Questions on the material:
1. In the bracelet-ban text, rewrite everything from "The Wisconsin suit" down to "the Wisconsin case.", putting "district administrators" wherever "school officials" appears.
2. Condense the paragraph of the bracelet-ban text that begins "While the decision recognizes" into two shorter sentences, keeping its main points.
3. According to the bracelet-ban text, what topics are the bracelets meant to educate other young people about? List them all.

Text under study:
◆ ◆ ◆

This week a federal district court judge denied a request by the ACLU of Wisconsin and cooperating attorneys to end a ban on “I ♥ Boobies! (Keep A Breast)” bracelets at the Sauk Prairie Middle School. The decision described “I ♥ Boobies!” as a “vulgar and sexually provocative statement” despite the educational context of the Keep A Breast foundation’s national campaign.
“Our middle school client is dedicated to effectively and constructively educating her peers about breast cancer,” said Attorney Tamara Packard. “It is disappointing that this decision will leave in place a ban on student speech that conveys our plaintiff’s belief that breast cancer is a critical women’s health issue of our time. The very purpose of the bracelets is to educate other young people about cancer prevention, testing, research and treatment.”
While the decision recognizes that students’ rights to free expression must be protected, it leaves too much discretion in the hands of school boards and administrators to punish controversial student expression by relying on a too-subjective and vague definition of “vulgar, offensive or inappropriate.” In the future, schools may punish students arbitrarily based on nothing more than a hypersensitive principal’s “I know it when I see it” notion of vulgarity rather than on an objective standard for free speech.
The Wisconsin suit was filed in September, 2011 on behalf of a middle school student at Sauk Prairie Middle School who along with many classmates wore an “I ♥ Boobies! (Keep A Breast)” bracelet to school for months without incident before the school district banned them. Last year, a federal district court in Pennsylvania stopped a ban on the bracelets and issued an opinion that the bracelets could not be considered lewd or vulgar. In B.H. v. Easton Area School District decision, as in the Sauk Prairie M. S., school officials failed to present evidence that the bracelets had or would cause a disruption at the school. The Pennsylvania case is facing an appeal by the school district. The ACLU of Wisconsin and the Sauk Prairie student plaintiff are evaluating their appeal options in the Wisconsin case.

◆ ◆ ◆

[Data items]
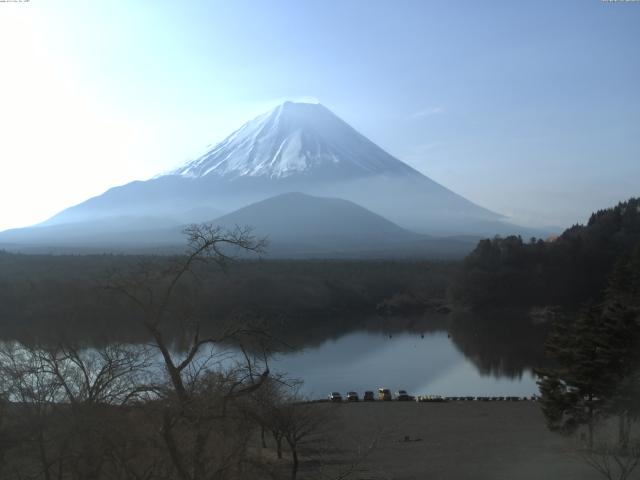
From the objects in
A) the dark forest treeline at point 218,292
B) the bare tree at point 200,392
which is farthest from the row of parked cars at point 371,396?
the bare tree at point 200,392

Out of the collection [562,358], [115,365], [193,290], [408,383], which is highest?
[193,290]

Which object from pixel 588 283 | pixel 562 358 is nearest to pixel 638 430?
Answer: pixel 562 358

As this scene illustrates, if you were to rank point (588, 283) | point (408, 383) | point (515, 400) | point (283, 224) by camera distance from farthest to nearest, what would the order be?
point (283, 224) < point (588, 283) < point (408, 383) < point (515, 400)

◆ ◆ ◆

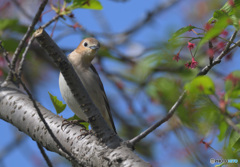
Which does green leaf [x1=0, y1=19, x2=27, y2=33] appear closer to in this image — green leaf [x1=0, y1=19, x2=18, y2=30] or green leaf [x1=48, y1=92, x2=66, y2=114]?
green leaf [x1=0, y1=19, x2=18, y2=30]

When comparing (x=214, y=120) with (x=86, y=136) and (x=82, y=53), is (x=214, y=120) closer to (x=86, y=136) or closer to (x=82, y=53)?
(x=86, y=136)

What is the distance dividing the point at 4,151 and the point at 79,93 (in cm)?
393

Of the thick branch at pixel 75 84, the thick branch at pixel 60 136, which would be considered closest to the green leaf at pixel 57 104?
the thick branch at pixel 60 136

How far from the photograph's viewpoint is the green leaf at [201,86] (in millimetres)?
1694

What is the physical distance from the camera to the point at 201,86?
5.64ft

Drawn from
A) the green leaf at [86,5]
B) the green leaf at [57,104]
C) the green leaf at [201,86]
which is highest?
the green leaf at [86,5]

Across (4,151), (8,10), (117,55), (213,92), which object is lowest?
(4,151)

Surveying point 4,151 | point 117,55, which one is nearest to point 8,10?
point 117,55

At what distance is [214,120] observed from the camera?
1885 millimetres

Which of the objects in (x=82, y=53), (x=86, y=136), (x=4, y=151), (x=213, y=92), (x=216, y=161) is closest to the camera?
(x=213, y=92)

◆ ◆ ◆

Solved problems:
1.
The Wisconsin suit was filed in September, 2011 on behalf of a middle school student at Sauk Prairie Middle School who along with many classmates wore an “I ♥ Boobies! (Keep A Breast)” bracelet to school for months without incident before the school district banned them. Last year, a federal district court in Pennsylvania stopped a ban on the bracelets and issued an opinion that the bracelets could not be considered lewd or vulgar. In B.H. v. Easton Area School District decision, as in the Sauk Prairie M. S., district administrators failed to present evidence that the bracelets had or would cause a disruption at the school. The Pennsylvania case is facing an appeal by the school district. The ACLU of Wisconsin and the Sauk Prairie student plaintiff are evaluating their appeal options in the Wisconsin case.

2. The decision acknowledges that students' free expression must be protected, but its vague and subjective definition of "vulgar, offensive or inappropriate" gives school boards and administrators too much room to punish controversial student speech. As a result, schools may punish students arbitrarily, based on a hypersensitive principal's "I know it when I see it" idea of vulgarity rather than an objective free-speech standard.

3.
- Cancer prevention
- Cancer testing
- Cancer research
- Cancer treatment